==== Text provided

Mary Cornish is among the lawyers working today who, in 1997, appeared in the very first edition of Canadian Legal Lexpert® Directory; in April the 25th-anniversary edition was published.

In 1997, “there was a big win” on pay equity, Cornish notes; when the Tories came into power in 1995 they repealed the proxy comparison sections of Ontario’s Pay Equity Act, capped pay equity funding and introduced a new schedule abolishing the proxy method of comparison and eliminating the obligation for proxy workplaces to pay further adjustments above a certain amount. Cornish  and her colleagues brought a Charter challenge, with Cornish acting on behalf of the Service Employees International Union (SEIU), representing female workers in long-term care homes.  

The government defended the challenge, but in 1997, Ontario Court Justice Dennis O’Leary agreed that the new Schedule J of the Act violated women’s equality rights under section 15 of the Charter in discriminating against women in proxy sector workplaces: the women whose wages are most discriminatory compared to men.

========
==== Records shown

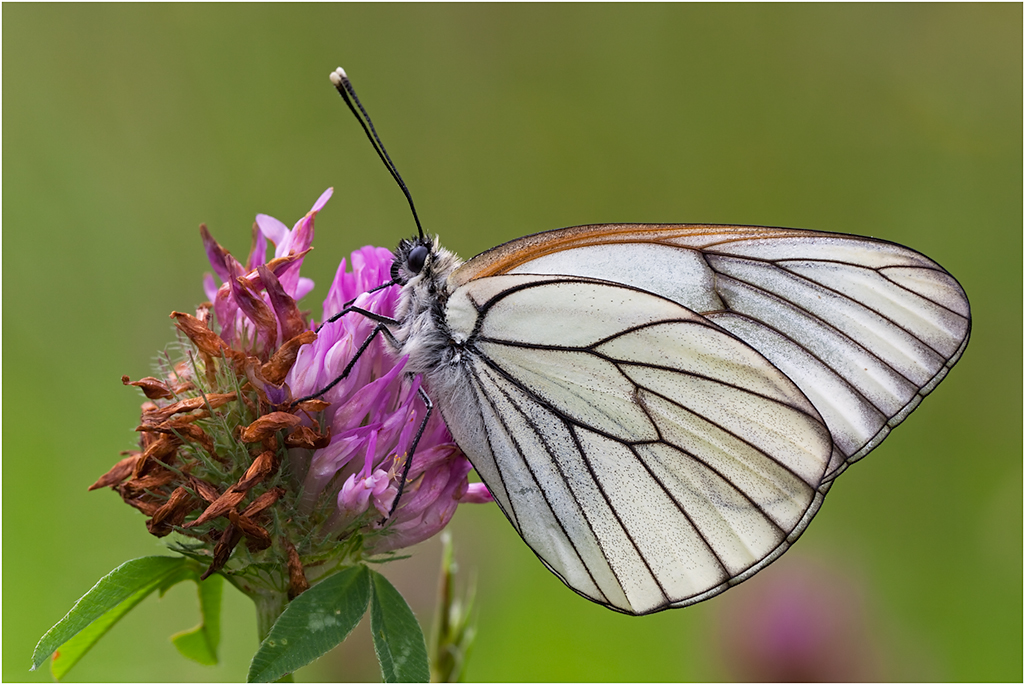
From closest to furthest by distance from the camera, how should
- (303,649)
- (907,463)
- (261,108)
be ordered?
1. (303,649)
2. (907,463)
3. (261,108)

========

Your instructions:
Copy out the entire passage about Mary Cornish word for word. The material that comes after the passage about Mary Cornish is separate from it.

Output below:
Mary Cornish is among the lawyers working today who, in 1997, appeared in the very first edition of Canadian Legal Lexpert® Directory; in April the 25th-anniversary edition was published.

In 1997, “there was a big win” on pay equity, Cornish notes; when the Tories came into power in 1995 they repealed the proxy comparison sections of Ontario’s Pay Equity Act, capped pay equity funding and introduced a new schedule abolishing the proxy method of comparison and eliminating the obligation for proxy workplaces to pay further adjustments above a certain amount. Cornish  and her colleagues brought a Charter challenge, with Cornish acting on behalf of the Service Employees International Union (SEIU), representing female workers in long-term care homes.  

The government defended the challenge, but in 1997, Ontario Court Justice Dennis O’Leary agreed that the new Schedule J of the Act violated women’s equality rights under section 15 of the Charter in discriminating against women in proxy sector workplaces: the women whose wages are most discriminatory compared to men.